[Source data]
----------------

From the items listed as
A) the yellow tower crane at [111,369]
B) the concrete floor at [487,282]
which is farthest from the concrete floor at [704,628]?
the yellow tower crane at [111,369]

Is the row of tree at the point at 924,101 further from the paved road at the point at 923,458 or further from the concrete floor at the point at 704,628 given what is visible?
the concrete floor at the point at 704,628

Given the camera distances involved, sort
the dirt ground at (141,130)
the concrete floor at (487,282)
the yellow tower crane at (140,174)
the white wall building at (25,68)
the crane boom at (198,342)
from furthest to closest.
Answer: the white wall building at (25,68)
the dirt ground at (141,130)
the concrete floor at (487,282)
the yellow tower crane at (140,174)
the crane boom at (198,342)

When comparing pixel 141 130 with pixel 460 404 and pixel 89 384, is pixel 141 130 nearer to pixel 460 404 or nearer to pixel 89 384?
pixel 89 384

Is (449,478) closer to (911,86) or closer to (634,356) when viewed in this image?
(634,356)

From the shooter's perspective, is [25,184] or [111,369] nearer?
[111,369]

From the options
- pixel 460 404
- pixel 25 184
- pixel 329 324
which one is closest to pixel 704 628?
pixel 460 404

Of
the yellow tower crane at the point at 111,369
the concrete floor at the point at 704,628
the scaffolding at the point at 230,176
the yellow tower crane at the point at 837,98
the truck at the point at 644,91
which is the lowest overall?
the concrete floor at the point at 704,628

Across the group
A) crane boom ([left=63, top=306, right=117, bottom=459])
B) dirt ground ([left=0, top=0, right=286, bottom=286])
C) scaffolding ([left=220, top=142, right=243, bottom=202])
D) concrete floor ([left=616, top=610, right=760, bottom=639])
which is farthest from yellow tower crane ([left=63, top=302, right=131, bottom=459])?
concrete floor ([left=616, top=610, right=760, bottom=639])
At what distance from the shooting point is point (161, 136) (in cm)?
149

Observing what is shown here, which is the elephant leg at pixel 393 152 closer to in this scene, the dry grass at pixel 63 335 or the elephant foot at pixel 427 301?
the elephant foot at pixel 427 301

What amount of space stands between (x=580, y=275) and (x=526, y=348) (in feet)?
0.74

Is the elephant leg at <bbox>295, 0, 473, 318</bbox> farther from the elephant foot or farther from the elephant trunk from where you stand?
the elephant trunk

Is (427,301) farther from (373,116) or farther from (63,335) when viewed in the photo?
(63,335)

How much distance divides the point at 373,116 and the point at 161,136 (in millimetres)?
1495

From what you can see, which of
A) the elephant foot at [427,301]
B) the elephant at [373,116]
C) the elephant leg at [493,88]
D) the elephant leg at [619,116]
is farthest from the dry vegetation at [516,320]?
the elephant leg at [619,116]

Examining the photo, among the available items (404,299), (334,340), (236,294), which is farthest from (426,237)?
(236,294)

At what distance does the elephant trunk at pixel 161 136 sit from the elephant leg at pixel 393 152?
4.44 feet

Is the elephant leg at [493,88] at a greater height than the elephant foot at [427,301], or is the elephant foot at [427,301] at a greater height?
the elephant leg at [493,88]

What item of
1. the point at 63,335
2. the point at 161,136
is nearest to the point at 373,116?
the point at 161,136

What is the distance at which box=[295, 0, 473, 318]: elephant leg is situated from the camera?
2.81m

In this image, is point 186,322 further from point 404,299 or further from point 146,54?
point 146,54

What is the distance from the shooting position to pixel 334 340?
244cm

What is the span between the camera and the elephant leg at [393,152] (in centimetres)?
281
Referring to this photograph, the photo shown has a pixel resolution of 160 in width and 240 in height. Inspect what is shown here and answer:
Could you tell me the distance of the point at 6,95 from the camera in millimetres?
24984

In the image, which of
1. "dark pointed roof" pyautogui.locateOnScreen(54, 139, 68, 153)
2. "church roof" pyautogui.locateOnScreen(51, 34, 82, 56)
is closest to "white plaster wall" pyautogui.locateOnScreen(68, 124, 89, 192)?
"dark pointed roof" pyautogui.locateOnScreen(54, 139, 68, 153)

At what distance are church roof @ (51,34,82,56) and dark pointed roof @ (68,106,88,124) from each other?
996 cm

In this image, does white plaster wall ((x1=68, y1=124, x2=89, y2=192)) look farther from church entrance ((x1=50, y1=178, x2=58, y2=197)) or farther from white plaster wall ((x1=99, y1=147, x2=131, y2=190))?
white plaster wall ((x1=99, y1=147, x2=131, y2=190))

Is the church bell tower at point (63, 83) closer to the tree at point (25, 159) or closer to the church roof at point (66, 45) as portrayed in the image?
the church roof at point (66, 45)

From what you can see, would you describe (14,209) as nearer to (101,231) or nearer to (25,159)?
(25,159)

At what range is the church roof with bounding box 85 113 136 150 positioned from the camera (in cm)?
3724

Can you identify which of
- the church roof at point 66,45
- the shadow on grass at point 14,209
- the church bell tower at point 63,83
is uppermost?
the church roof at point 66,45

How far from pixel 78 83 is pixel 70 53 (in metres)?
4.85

----------------

_Problem_
Write out, word for word, the stretch of the items above from the line containing "Can you identify which of" through the last line of the items.

_Expected answer_
Can you identify which of
- the church roof at point 66,45
- the shadow on grass at point 14,209
- the church bell tower at point 63,83
is uppermost?
the church roof at point 66,45

How far from pixel 78 83 is pixel 70 53 (in metres)?
4.85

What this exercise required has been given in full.